Artist Story: Amanda Browder
What strategies work for you in balancing your art practice with your "day job"?

Amanda Browder as a member of the Career Day Team: Chicago Public art group, performing part of the Sweep Day Project set for October 15th, 2005
I am a part-time teacher at the School of the Art Institute of Chicago, and have a not quite full-time job as an optician/buyer at a local optical boutique. This schedule allows me to survive as a professional artist in Chicago. The trick is, of course, to make enough money to live in the city while having the time and resources for studio work and art-related activities. I balance on the ancient dilemma of working artists: to pay the bills, and yet make art that is creatively successful and emotionally satisfying.
My good fortune has been to find jobs that have a creative and artistic component and yet pay enough to survive on. Teaching art is good because it forces me to communicate about art. Selling eyewear challenges me to help others understand their preferences for certain designs. Both jobs are work but they give me a feeling of accomplishment and provide me with an opportunity to see the art world from a broader perspective.
Trying to balance work and art deadlines is difficult for even the most adept juggler. The most successful strategy that I have used is keeping a high level of communication with my peers.
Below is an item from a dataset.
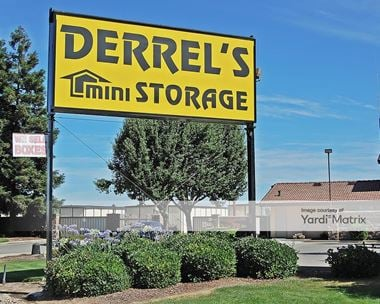 Storage Units for Rent available at 2425 North Santa Fe Avenue, Merced, CA 95348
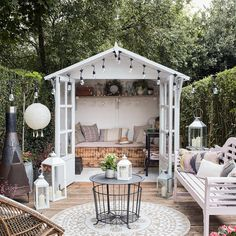 Summer House Painted In Cuprinol French Grey - Theresa's Four Bed Edwardian Garden With Boho Inspired Summer House. Image By Adam Crohill. Small Summer House, Summer House Garden, Garden Cottage, Home And Garden, Summer Houses, Summer House Decor, Garden Living, Unique Garden, Small Garden Design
For example, for my work with Career Day Team. This group is made up of two other artist/architect professionals who also have regular day jobs. To keep in contact with each other we use email as a written diary of new ideas or deadlines. Logging our ideas keeps us up to date on our group mission and helps us get the word out about future projects.
Outside of my collaborative work I also use the process of communication to get the word out about shows, and especially when looking for resources. Just like The CAR website, I find it important to help my fellow artist friends when they are looking for tools, grants, teaching positions etc. knowing they would do the same for me!
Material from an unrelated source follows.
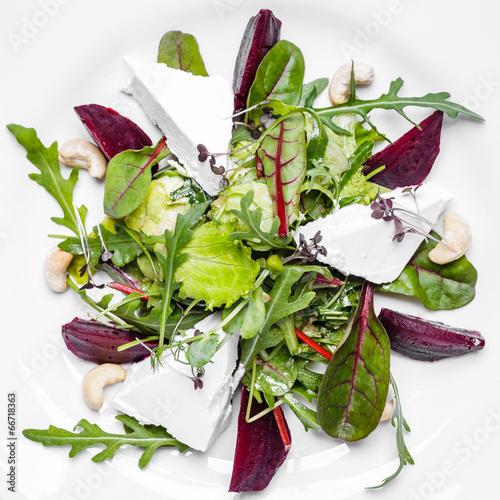 Fitness Salad with Arugula and Goat Cheese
At my day job I also try to keep my employer up to speed on what I am doing artistically. Fortunately, I have a very supportive employer who understands my interest in being an artist, and is flexible when it comes to my work schedule.
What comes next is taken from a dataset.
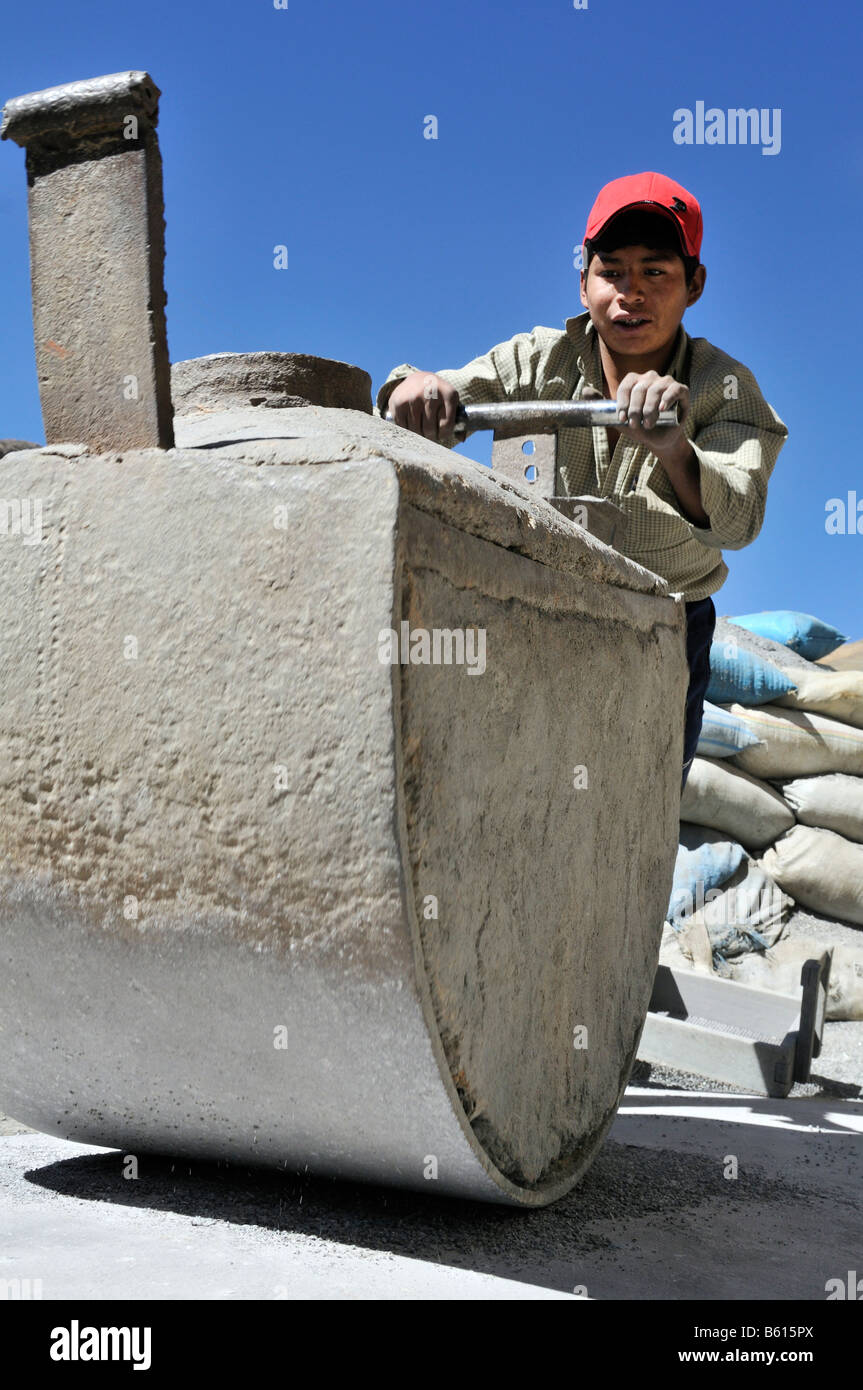 Child labour, 14 year old boy grinding stone containing ore, tin, zinc, to a fine powder, Llallagua mining centre, - Stock Image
I believe that the more art you make, the more progress you achieve and every artist should pursue their own level of achievement. That said, life continues to throw challenges at everyone, but especially at those who would define themselves as artists because they are explorers of that which is hidden.
Amanda Browder was born in Missoula, MT and moved to Chicago four years ago. She received her MFA from the University of Wisconsin at Madison, and teaches at the School of the Art Institute of Chicago in the Fibers Department. She appreciates the transformative nature of materials and how the combination of familiar objects can create abstract relationships. These relationships generate open-ended narratives, and ambiguous situations that are defined by the choice of materials. Amanda is also involved in a collaborative public art group called Career Day, which is interested in the action of the artist in the city. She has shown at a variety of galleries such as Western Exhibitions Gallery and the Hyde Park Art Center in Chicago, Lothringer Dreizen in Munich, Germany, and White Columns in New York.